7_-Ireland-Same-Sex-Marraige

Dublin murals Photo source: www.theplaidzebra.com

Mother Ireland is poised to send forth another ripple of hope on May 22, 2015 when the marriage equality referendum hands her an opportunity to become the first country to legalize same-sex marriage by popular, national vote. A seminal moment for a tiny country of less than 5 million people, an island where homosexuality was still a crime just 22 years ago, where divorce did not become legal until 1997, and where a woman still must travel to another country to have a legal abortion.

In the gay rights movement, the current is building. In the 1970’s the first ripple of hope was sent forth by David Norris, then a Professor of English at Trinity College Dublin. Founder of the Irish Gay Rights Movement, the National Gay Federation and the Campaign for Homosexual Law Reform, in 1977 he initiated the legal action to decriminalize homosexuality in Ireland, arguing that the laws violated the Irish Constitution’s position on privacy.

◆ Written task ◆
Carry on the piece on Ireland's marriage equality vote, starting right after its last sentence. The lines that come next have nothing to do with the piece on Ireland's marriage equality vote.

◆ Dataset extract ◆
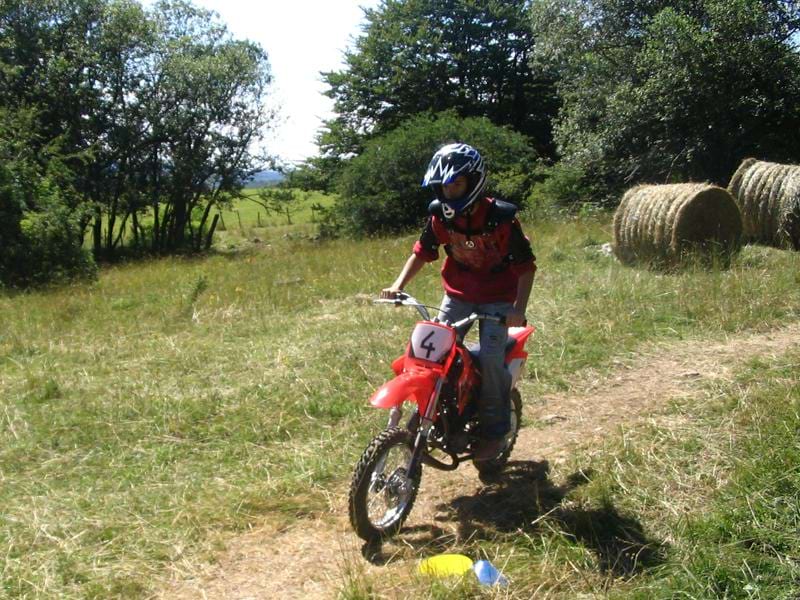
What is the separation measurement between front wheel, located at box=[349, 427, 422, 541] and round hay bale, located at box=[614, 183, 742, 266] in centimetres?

◆ Final result ◆
In 1980, his case was defeated in the High Court. On appeal, it was defeated by a ruling of three to two, but in 1988, Norris v Ireland was successful at the European Court level, in his challenge of the constitutionality of criminalizing certain homosexual acts. Just five years later, victory. The law was changed – homosexuality in Ireland was no longer a crime with the Former Tánaiste, Eamon Gilmore, asserting rightly that

The sexual activities of consenting adults in the privacy of their home are a matter for the people concerned and should not be the business of the Dáil, the Garda or anybody else, including the peeping Toms of the self-appointed moral police from whom we hear a great deal nowadays


With the appointment of the first openly gay Minister, Health Minister Leo Varadkr, in 2015, it seems the tide has turned, but Gilmore, perhaps recalling the late 1980s,  cautions against complacency, reminding the electorate that not everyone who supports marriage equality will necessarily vote, but that those who are “highly motivated to block this referendum from passing” will be sure to vote.

Then there is what Independent Senator Rónán Mullen characterizes as a “silent dissent.”

Mullen “guesses most politicians will vote against it . .. but nobody will ever know.” While he does not name names, saying “that’s not the way you do business,” he would have us all believe that there is significant and strident opposition, that the sky is falling.

No.

The sky is not falling. The walls are coming down . . .

But then, once in a lifetime
The longed-for tidal wave
Of justice can rise up,
And hope and history rhyme.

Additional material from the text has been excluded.